4 de septiembre
4 de septiembre de 1887
Domingo
Haciendo uso del derecho de petición que le otorga la Constitución de la Provincia, el 27/8/1887 un numeroso grupo de vecinos ha firmado y entregado a las autoridades de la Comisión de Fomento un petitorio para comenzar a gestionar la construcción del primer templo católico. Su solicitud se fundamenta en el sostenido crecimiento que viene experimentando el pueblo y en la radicación de numerosas familias de origen piamontés, practicantes en su mayoría de la religión católica. El reciente Censo de Población y Vivienda ha registrado en la zona urbana: 741 católicos y 90 protestantes y en la zona rural: 1.470 católicos, 25 protestantes y 14 sin religión.
En respuesta a la inquietud, la Comisión de Fomento ha realizado para el día de hoy una convocatoria para reunirse en su local y deliberar la formación de una Comisión que finalmente queda integrada por: Pío Chiodi (Presidente honorario); Horacio Girling (Presidente ―en propiedad― quien será reemplazado al poco tiempo por Luis Sanguinetti); Gerónimo Peiretti (Vicepresidente); José Cuffia (Tesorero) y Federico Girelli (Secretario). Se acuerda que la flamante Comisión colectará los fondos y la Comuna, por su parte, aportará dinero y comenzará a gestionar la cesión del terreno ante la Compañía de Tierras.
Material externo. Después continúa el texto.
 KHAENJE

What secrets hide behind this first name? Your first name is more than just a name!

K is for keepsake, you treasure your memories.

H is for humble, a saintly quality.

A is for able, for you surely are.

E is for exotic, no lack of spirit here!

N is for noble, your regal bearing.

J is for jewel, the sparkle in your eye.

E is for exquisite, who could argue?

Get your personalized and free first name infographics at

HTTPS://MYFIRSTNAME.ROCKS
El 27/11/1887 se colocará la piedra basal sobre el terreno cedido por la Compañía de Tierras al Obispado del Litoral.
4 de septiembre de 1887
Domingo
La Comisión de Fomento (presidida por Otto Bantle) llama a licitación para la compra de 80.000 ladrillos para construir la tapia del cementerio.
El primer Gobierno Comunal constituido en Armstrong (1886) había gestionado la implementación de un cementerio público, pero la Compañía de Tierras se había negado a ceder el terreno.
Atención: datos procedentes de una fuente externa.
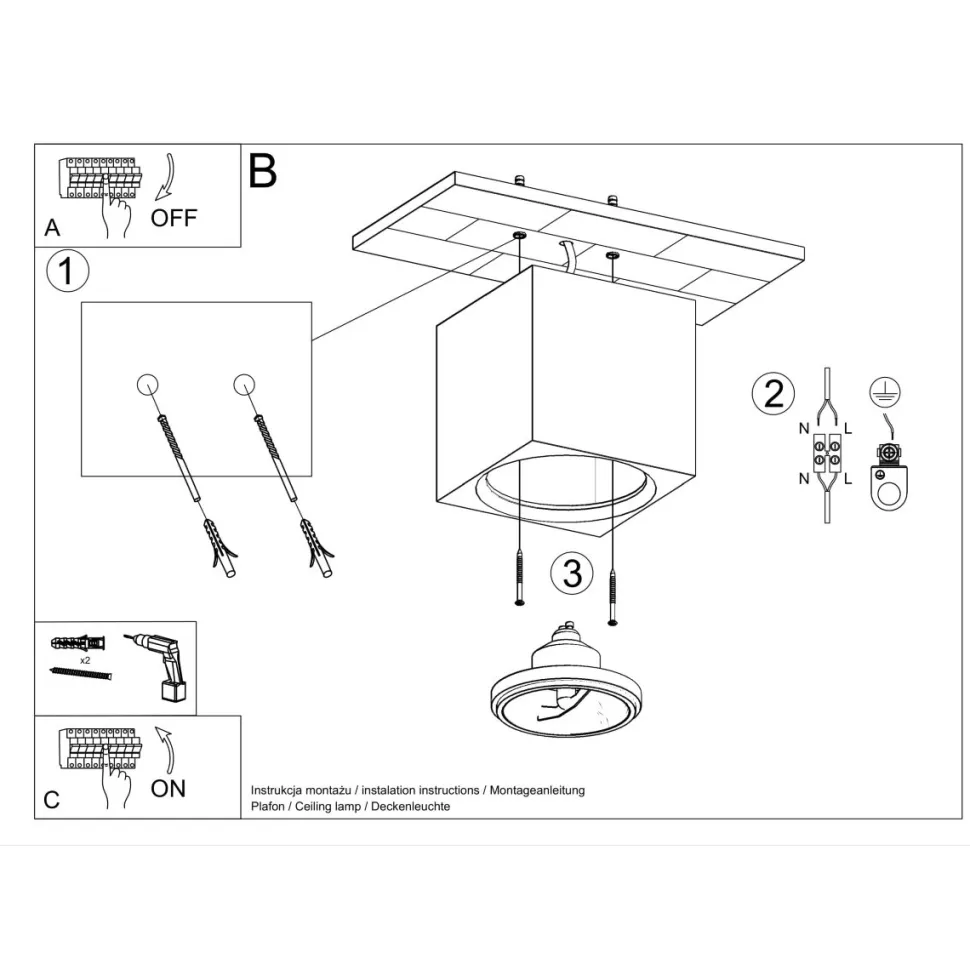 A
OFF
B
1
2
N
L
N
L
3
x2
C
ON
Instrukcja montażu / instalation instructions / Montageanleitung
Plafon / Ceiling lamp / Deckenleuchte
El advenimiento de una nueva peste de cólera en el país a partir del 16/11/1886, repercutió en la región dejando el lamentable saldo de 110 muertos en el término de 40 días y urgió a las autoridades a tomar medidas de prevención e higiene y a cumplir con la obligación de enterrar los cadáveres en un camposanto, tal como imponían los organismos superiores de Salud a los gobiernos comunales. Sin formalidades legales y aceptando de hecho el ofrecimiento del colono Adriano Bantle, las autoridades tomaron la decisión de cercar un lote de su propiedad, ubicado en la legua 26, frente a las vías férreas, a una legua hacia el este de distancia del pueblo, para habilitar el primer cementerio.
El llamado a licitación del día de hoy, permitirá la construcción de su primera tapia, que sentará las bases para dejarlo definitivamente emplazado en ese lugar.
4 de septiembre de 1966
Domingo
Su fallecimiento se produce en Cañada de Gómez.
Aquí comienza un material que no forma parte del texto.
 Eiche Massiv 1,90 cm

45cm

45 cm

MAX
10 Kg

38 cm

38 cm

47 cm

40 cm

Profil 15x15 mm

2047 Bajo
Agrimensor de profesión, fue el autor del trazado primitivo del pueblo (20/10/1928) aprobado por Resolución Nº 298, por la que Armstrong fue reconocido oficialmente por el Gobierno Provincial.
Incansable impulsor de los deportes (tiro al blanco, atletismo, ciclismo, etc.) y de numerosas entidades vinculadas con la actividad deportiva, trajo a Armstrong la primera pelota de fútbol para que se realizaran las prácticas en los terrenos del ferrocarril. Descubridor y primer entrenador de Delfo Cabrera.
Secretario Comunal (1911).
Gerente de la Compañía de Electricidad de Armstrong, durante su desempeño se instaló la primera usina generadora de electricidad en el pueblo.
Nacido el 27/1/1875 en Glanmire Cork, Irlanda. Hijo de Patricio y Honorah Cutter. Arribado a la Argentina a los 18 años e ingresado al poco tiempo al plantel del Ferrocarril Central Argentino. Sobrino de Carlos Geary (primer Jefe de nuestra estación ferroviaria), le sucedió en el cargo y se encuentra registrado como tal en el censo de 1887.
4 de septiembre de 1966
Domingo
Un tren que circula con destino a Rosario, embiste la pick up ocupada por los jóvenes José Santilli (h) ―conductor―, Norberto Schiavoni, Miguel Greci y Víctor Terzoni, en momentos en que regresan de un baile realizado en Campo "Las vascas". Santilli y Schiavoni mueren en el acto; Greci queda gravemente herido y Terzoni resulta ileso.
Se cree que la densa polvareda levantada por la gran cantidad de coches que en ese momento transita por el lugar, sería la causante de haber afectado la visibilidad y ocasionado la tragedia.